The radio screeches. A loud voice fills the Dubuque Street ambulance hub.
Two paramedics hasten to their vehicle.
Lights. Sirens. Full throttle.
The ambulance speeds to One-Eyed Jakes. They find a college-age man crumpled and abandoned on the curb, his body immobilized by alcohol.
All around, bar-goers watch and yell and catcall. Paramedics hoist the prone body onto a stretcher, strap him down, and load him into the back of the brightly lit ambulance.
Normally, it’s a one-patient ride. But not tonight.
Paramedic Darrin Hayes adds another man at the same stop, this one too drunk to speak. He sways silently on the vehicle’s long, black bench as the ambulance bumps the short distance to the UI Hospitals and Clinics.
The first man vomits, turning the crisp white stretcher sheets shades of brown and green. Hayes is barely fazed. He and the 37 other paramedics see it all the time.

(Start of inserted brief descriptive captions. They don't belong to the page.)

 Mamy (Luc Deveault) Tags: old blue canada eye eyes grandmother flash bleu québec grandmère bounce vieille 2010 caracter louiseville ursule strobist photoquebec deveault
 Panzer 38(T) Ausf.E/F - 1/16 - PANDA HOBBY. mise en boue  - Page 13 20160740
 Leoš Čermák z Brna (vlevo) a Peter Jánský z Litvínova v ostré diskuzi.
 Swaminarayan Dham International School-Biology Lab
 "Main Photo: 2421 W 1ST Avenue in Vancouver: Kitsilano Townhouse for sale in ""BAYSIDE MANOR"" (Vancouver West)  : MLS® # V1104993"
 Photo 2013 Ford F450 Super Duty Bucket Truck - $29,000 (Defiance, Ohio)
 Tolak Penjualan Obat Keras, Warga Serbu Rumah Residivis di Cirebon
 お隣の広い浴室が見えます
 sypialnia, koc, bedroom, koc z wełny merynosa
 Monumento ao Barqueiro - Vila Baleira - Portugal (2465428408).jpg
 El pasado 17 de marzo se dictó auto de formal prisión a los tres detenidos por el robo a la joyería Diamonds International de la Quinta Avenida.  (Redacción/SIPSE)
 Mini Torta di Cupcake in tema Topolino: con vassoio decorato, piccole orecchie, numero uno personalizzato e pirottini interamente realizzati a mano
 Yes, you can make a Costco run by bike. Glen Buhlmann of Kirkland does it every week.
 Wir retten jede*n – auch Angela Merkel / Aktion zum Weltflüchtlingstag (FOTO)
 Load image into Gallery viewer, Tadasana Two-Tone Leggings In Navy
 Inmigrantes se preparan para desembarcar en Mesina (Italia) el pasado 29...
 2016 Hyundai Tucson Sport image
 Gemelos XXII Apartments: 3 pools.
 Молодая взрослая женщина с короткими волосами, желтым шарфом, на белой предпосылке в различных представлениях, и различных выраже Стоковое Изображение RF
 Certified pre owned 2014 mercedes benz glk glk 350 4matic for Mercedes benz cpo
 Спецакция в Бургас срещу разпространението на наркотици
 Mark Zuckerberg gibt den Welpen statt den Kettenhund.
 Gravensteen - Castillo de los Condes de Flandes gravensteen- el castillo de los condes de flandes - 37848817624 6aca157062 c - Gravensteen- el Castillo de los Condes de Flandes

“They’re not just getting drunk, they’re getting belligerently drunk to the point where they are unresponsive,” said 14-year Johnson County Ambulance Service paramedic and longtime Field Supervisor Bob Libby.
A Daily Iowan investigation involving a study of alcohol statistics, student behavior, nearly a dozen hours riding along with ambulances, and more than 20 interviews found that UI students are getting substantially more intoxicated than in recent years, commonly imbibing dangerously high and sometimes lethal levels. The study found that:
• The average range of blood-alcohol concentrations for students with alcohol-related violations referred to Health Iowa, a branch of the UI Student Health Service, rose from 0.13-0.17 to 0.18-0.25 in the most recent five-year period. That level can result in a high risk of injury or blackouts, even death.
• The number of binge drinkers continues to increase, with women catching up with men. In a spring 2009 university survey, the increase in female binge drinkers doubled the increase seen in males since spring 2007. Eighty-one percent of men and 69 percent of women reported consuming five or more drinks in one sitting during the previous two weeks, according to the survey.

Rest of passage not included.